Personal information
- Full name: Steevan Humberto Fortes dos Santos
- Date of birth: 17 September 1989 (age 36)
- Place of birth: Mindelo, Cape Verde
- Height: 1.93 m (6 ft 4 in)
- Position: Forward

Senior career*
- Years: Team / Apps / (Gls)
- 2007–2012: CS Mindelense
- 2012–2014: Ullensaker/Kisa IL / 49 / (21)
- 2014–2015: Progresso
- 2015–2016: Rochester Rhinos / 48 / (17)
- 2017–2018: Ottawa Fury FC / 56 / (15)
- 2019–2020: Pittsburgh Riverhounds / 47 / (15)
- 2021–2022: Tampa Bay Rowdies / 47 / (19)
- 2023–2024: Union Omaha / 42 / (18)

= Steevan Dos Santos =

Cape Verdean footballer (born 1989)

Steevan Humberto Fortes dos Santos (born 17 September 1989), also known as "Duba", is a Cape Verdean former footballer who played as a forward for Union Omaha of USL League One until his retirement after the 2024 season.

==Career==
Duba began his career in his native Cape Verde with CS Mindelense, before moving to Norway with Ullensaker/Kisa IL in 2012. After a short period with Angola's Progresso, Duba signed with United Soccer League club Rochester Rhinos on 27 March 2015.
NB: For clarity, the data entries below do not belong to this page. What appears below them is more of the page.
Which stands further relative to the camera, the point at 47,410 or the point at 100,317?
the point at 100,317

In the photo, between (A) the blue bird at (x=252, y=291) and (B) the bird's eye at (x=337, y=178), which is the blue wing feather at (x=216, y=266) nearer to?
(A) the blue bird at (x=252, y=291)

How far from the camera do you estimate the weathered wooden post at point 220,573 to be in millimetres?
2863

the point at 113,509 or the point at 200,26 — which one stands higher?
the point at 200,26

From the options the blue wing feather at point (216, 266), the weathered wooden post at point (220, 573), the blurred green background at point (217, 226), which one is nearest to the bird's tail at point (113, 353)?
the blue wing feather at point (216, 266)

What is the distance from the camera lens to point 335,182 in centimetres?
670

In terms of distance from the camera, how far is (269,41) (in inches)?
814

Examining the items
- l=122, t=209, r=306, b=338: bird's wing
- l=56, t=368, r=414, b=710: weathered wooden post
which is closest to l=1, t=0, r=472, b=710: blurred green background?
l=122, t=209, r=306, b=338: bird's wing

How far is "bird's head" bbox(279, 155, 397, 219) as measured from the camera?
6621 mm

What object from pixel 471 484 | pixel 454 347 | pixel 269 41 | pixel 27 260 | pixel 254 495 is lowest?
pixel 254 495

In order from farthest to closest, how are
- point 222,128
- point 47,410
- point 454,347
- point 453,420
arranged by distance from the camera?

After two seasons with Ottawa Fury FC, Duba joined Pittsburgh Riverhounds SC on 8 January 2019 on a one-year deal.

On 24 December 2020, it was announced that Duba would join USL Championship side Tampa Bay Rowdies ahead of their 2021 season. He was released by Tampa following their 2022 season.

Dos Santos signed with Union Omaha on 7 February 2023.